Corn planting is going well and in much better shape than 2019. Larger producers are almost finished, one third of producers are approximately 50% completed while some haven’t started. Some early planted corn is germinating already.

Some growers are considering planting shallow, however data from Chris Olbach, agronomist at Pioneer Seeds (@chrisolbach) shows that soil temperatures are much more consistent at depths of 2 and 3 inches than at 1 inch depths. Shallow planting is not recommended.

Soil temperatures fluctuate significantly at 1 inch depth. Graph source – Chris Olbach, Pioneer Seeds (@chrisolbach)
Soil temperatures are much more consistent at a 3 inch depth. Graph source – Chris Olbach, Pioneer Seeds (@chrisolbach)







Sweet corn planted under plastic is already spiking.


Very few soybeans have been planted in Essex, Chatham-Kent and Lambton.  Fields are relatively dry so the soybean planting window is good. Lots of fields north of London are planted. Planting soybeans in May is fine as long as the ground is fit. The exception is if a large rain event is forecasted that could result in crusting. Soil temperatures are less of a concern for soybeans once we are in May.

Weed Concerns

In general, weed pressure is low in many fields, mostly chickweed which is in full bloom.  Most summer annuals are slow but perennials like sow-thistles are showing up and are tough to control.

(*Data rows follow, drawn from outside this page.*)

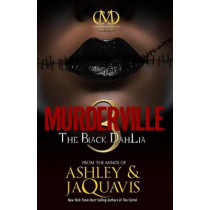 Murderville 3: The Black Dahlia by Jaquavis Ashley, 9781936399093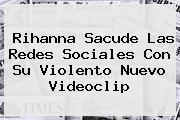 <b>Rihanna</b> Sacude Las Redes Sociales Con Su Violento Nuevo Videoclip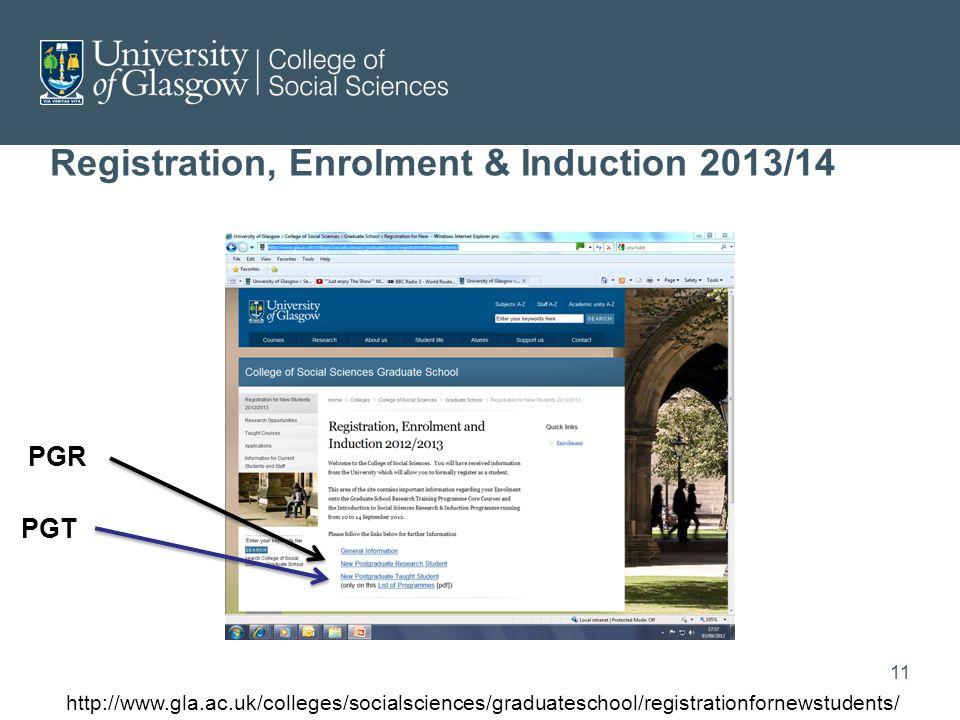 Registration, Enrolment & Induction 2013/14 PGR PGT http://www.gla.ac.uk/colleges/socialsciences/graduateschool/registrationfornewstudents/ 11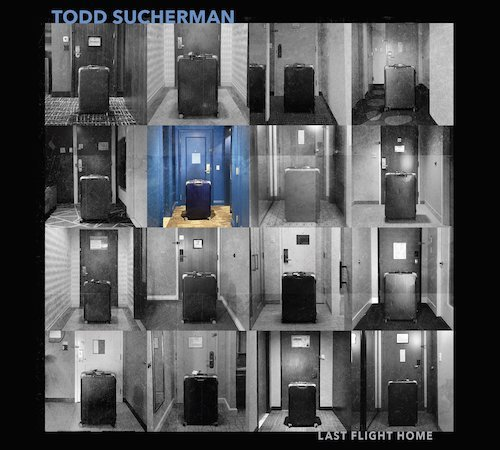 TODD SUCHERMAN『Last Flight ...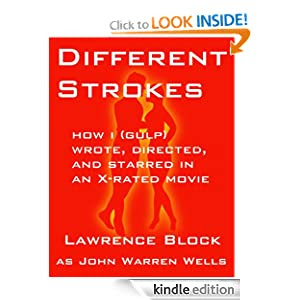 Different Strokes: How I (Gulp!) Wrote, Directed, and Starred in an X-rated Movie (John Warren Wells on Sexual Behavior)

A few aggressive patches of purple dead-nettle are showing up in some wheat fields.  A limited number of trials have evaluated control of purple dead-nettle with herbicides in cereals. In the spring, the most effective herbicides are Infinity FX, Infinity and cereal herbicides that contain the active ingredient “tribenuron” (e.g. Barricade M, Boost M and Refine M). However, given that purple dead-nettle in May will be at or close to flowering, the application of these herbicides, at best, will provide suppression of top growth. It is best to control purple dead-nettle when it is at the early seedling stage in the fall. The most effective way to do this is with a pre-plant or pre-emergence application of Eragon LQ + Merge. Once the winter wheat has emerged in the fall, applications of either Infinity or Refine SG would provide the best control of this weed, with Infinity providing slightly better activity.

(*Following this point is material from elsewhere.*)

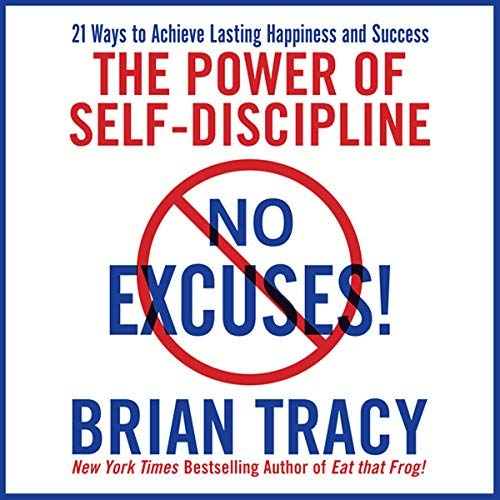 No Excuses by Brian Tracy Book Cover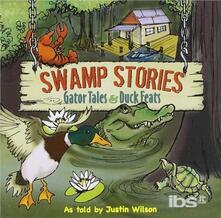 Swamp Stories.gator - CD Audio di Justin Wilson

The seedling stage of Purple dead-nettle in September and when it is most sensitive to being controlled by effective herbicides.
The seedling stage of Purple dead-nettle in September and when it is most sensitive to being controlled by effective herbicides.
Purple dead-nettle (lamium purpureum) flowering at the beginning of May in a winter wheat field.
Purple dead-nettle (lamium purpureum) flowering at the beginning of May in a winter wheat field.










Agricorp Update for Essex, Chatham-Kent and Lambton counties and Simcoe region (Leon Walczak):

Winter Wheat Damage Reports as of May 5/2020

Damage Reports and Acres
Total for January 1-May 5/2020 (damage reports 347 and 20,252 acres)
Total for January 1-April 21/2020 (damage reports 206 and 14,147 acres)
Net Change – damage reports +141 and +6,105 acres

Primary Peril is winter kill and excess rainfall

Damage Reports for Sugar Beets

7 Damage Reports for a total of 703 acres. Primary peril is: Frost.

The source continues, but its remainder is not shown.